More than 40% of parents admitted they had fallen asleep with their baby in a potentially dangerous way, such as on a sofa or in an armchair, which can increase the risk of SIDS by up to 50 times.
It comes as a new report from academics including from the University of Oxford found more needed to be done to raise awareness of safe sleeping practices.
It called for open conversations between parents and professionals, and looked in particular at how these messages can be conveyed to deprived communities.
Data suggests 42% of sudden infant deaths occur in deprived neighbourhoods, compared with 8% in the least deprived.
The Lullaby Trust said there needed to be much more information for parents, as it stressed the need to co-sleep as safely as possible.
If parents co-sleep, the charity says they should keep pillows and adult bedding away from the baby plus any other items that could cover their head or cause them to overheat.
Babies should sleep on their backs, other children or pets should not be brought into bed, and parents should ensure babies cannot get trapped, wedged or fall out of bed.
Babies should also not fall asleep with a parent on the sofa or in armchairs. Extra dangers are posed if parents drink alcohol, smoke or have a premature or low birthweight baby.
The Lullaby Trust poll found fewer than one in 10 (9%) parents who currently co-sleep with their baby had decided to do so before their baby was born.
More than half had fallen asleep in bed with their baby by accident, with 40% having done so more than once.
Jenny Ward, chief executive of the Lullaby Trust, said: “Co-sleeping needs to be discussed with all families.
It is really important that parents feel able to have open conversations about co-sleeping with health professionals so they get the right advice.
Most parents will co-sleep at some point, whether this is planned or unintentional.
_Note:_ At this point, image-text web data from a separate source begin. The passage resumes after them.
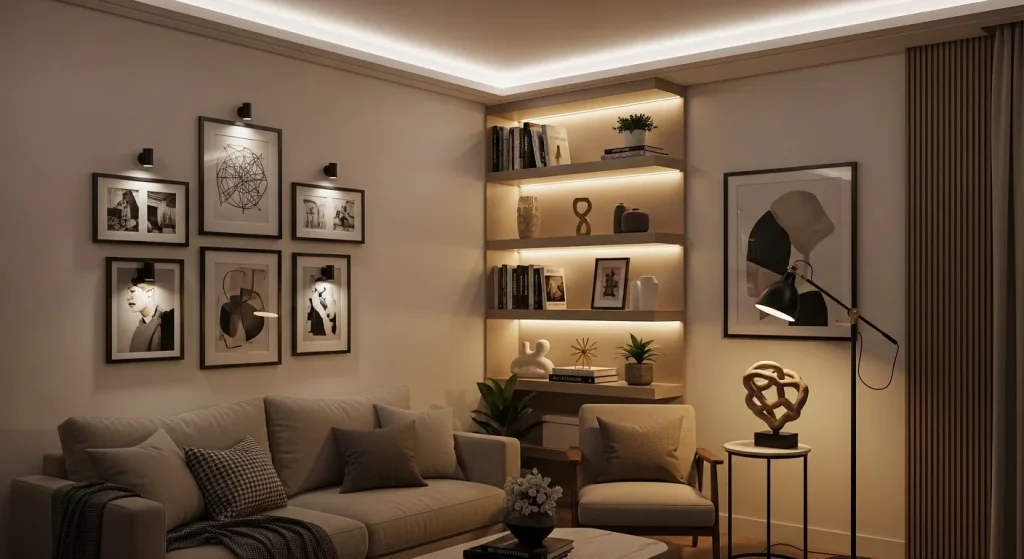Accent lighting apartment decor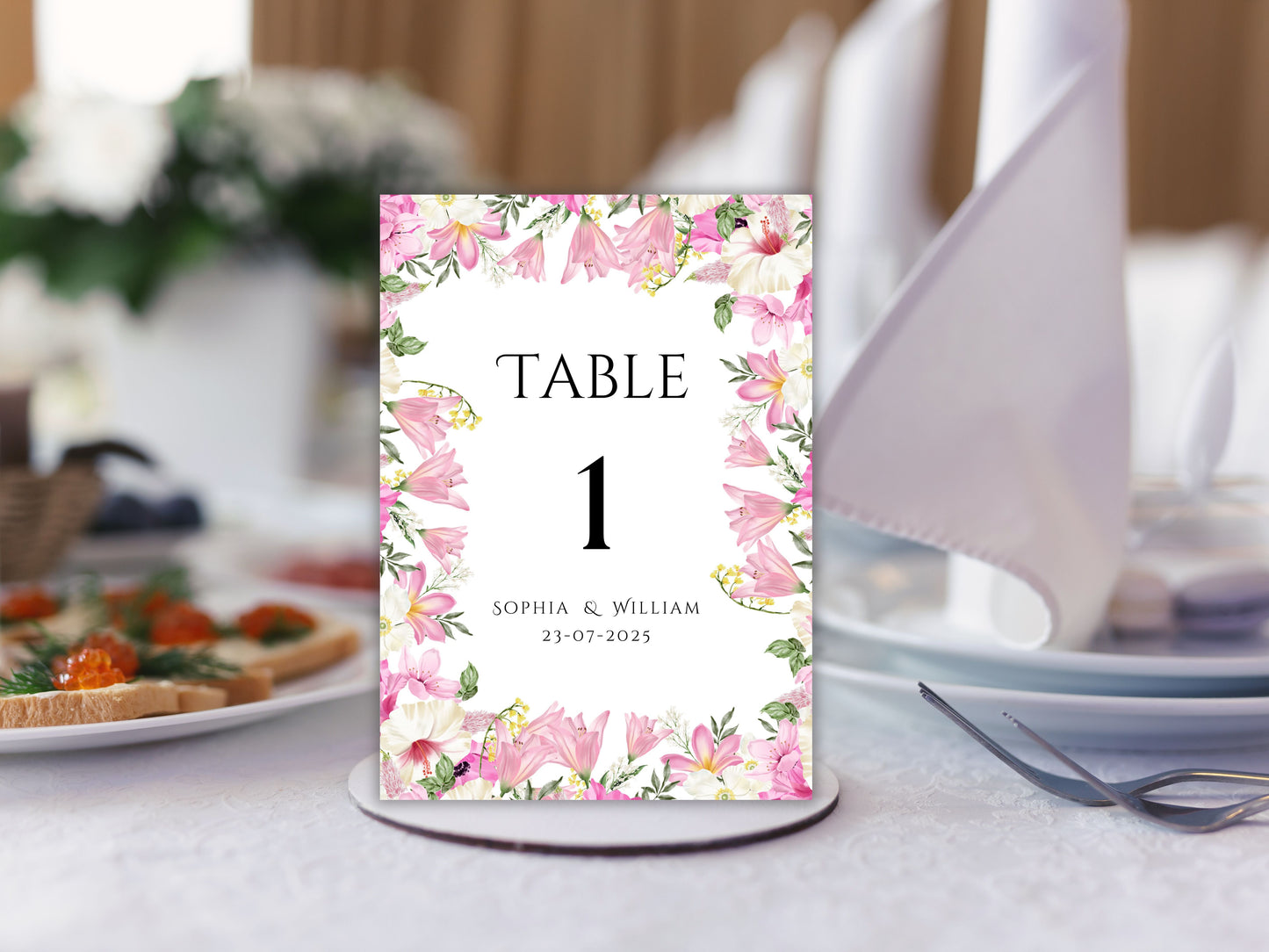 Wedding Table Numbers Template, Wedding Table Numbers, Pink Flower, Floral Wreath, Printable Table Numbers, Wedding Seating Chart. TS1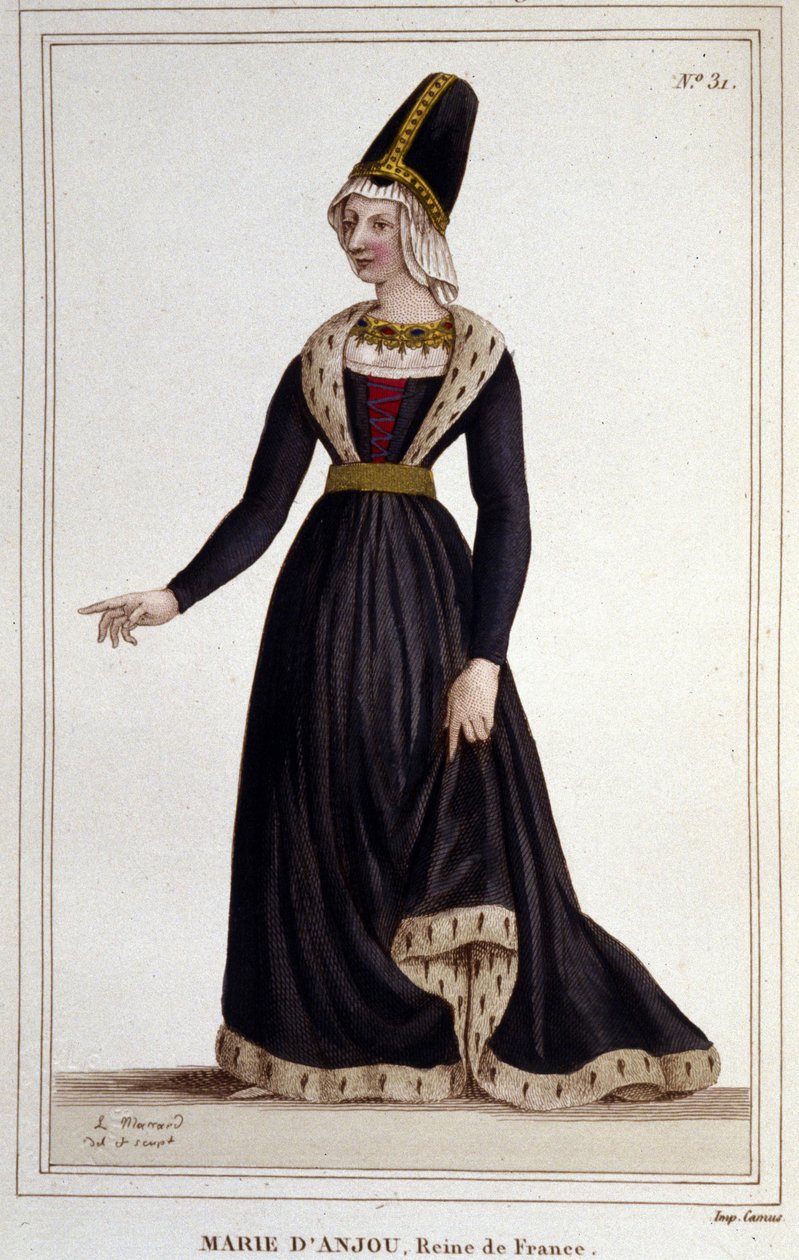 フランスの女王マリー・ダンジュー（1404-1463）は、シャルル7世の妻。1830年のエングレーヴィング。 作： 無名の画家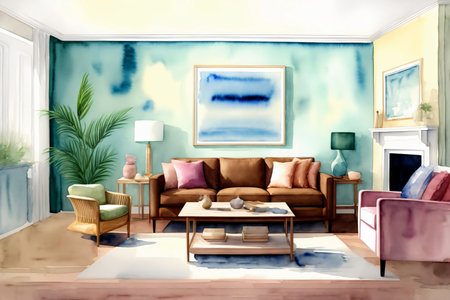 A Living Room Filled With Furniture And A Painting On The Wall. Generative AIの素材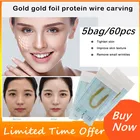 5 упаковок60 шт., абсорбируемый Филлер для лица против морщин, подтяжка лица, уход за кожей на коллаген для красоты основе, протеиновая нить, Золотая протеиновая линия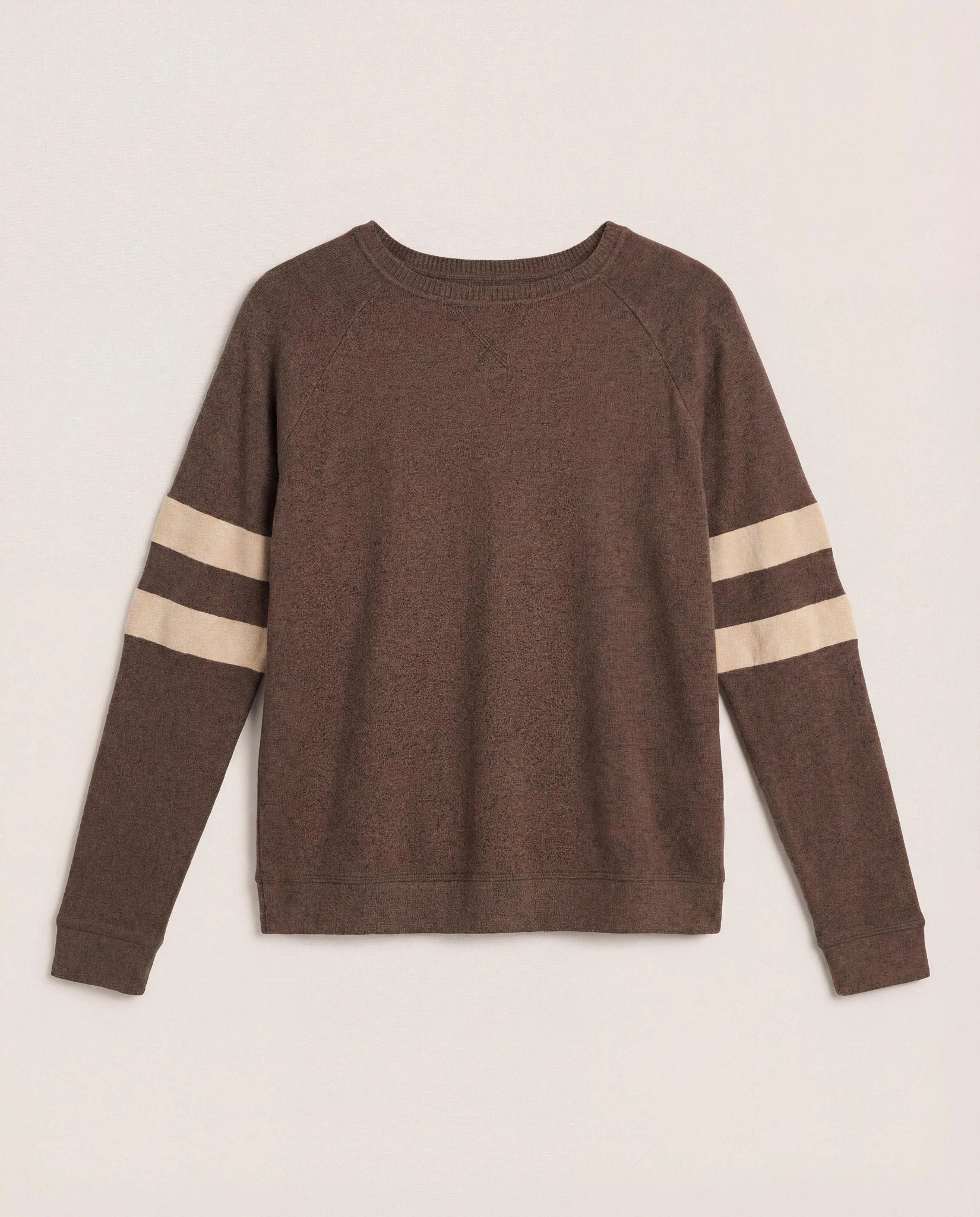 Heather Dark Chocolate/Heather Oatmeal $|& SEAS Shoreline Varsity Cozy Top - Hanger Detail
Simply telling parents not to co-sleep, or not discussing co-sleeping at all means that a lot of families could miss out on vital safer sleep advice that would help to reduce the risk of SIDS for their baby.”
Data from the National Child Mortality Database shows that, of all 6,503 infant and child deaths occurring between April 2019 and March 2021 in England, 30% occurred suddenly and unexpectedly and, of these, 64% had no immediately apparent cause.
Overall 126 babies were certified as SIDS deaths. Around half of babies who die from SIDS are co-sleeping with an adult or older sibling at the time of death, 60% of deaths occur when co-sleeping was unplanned and at least 92% are in hazardous circumstances, such as sleeping on a sofa or with a premature baby.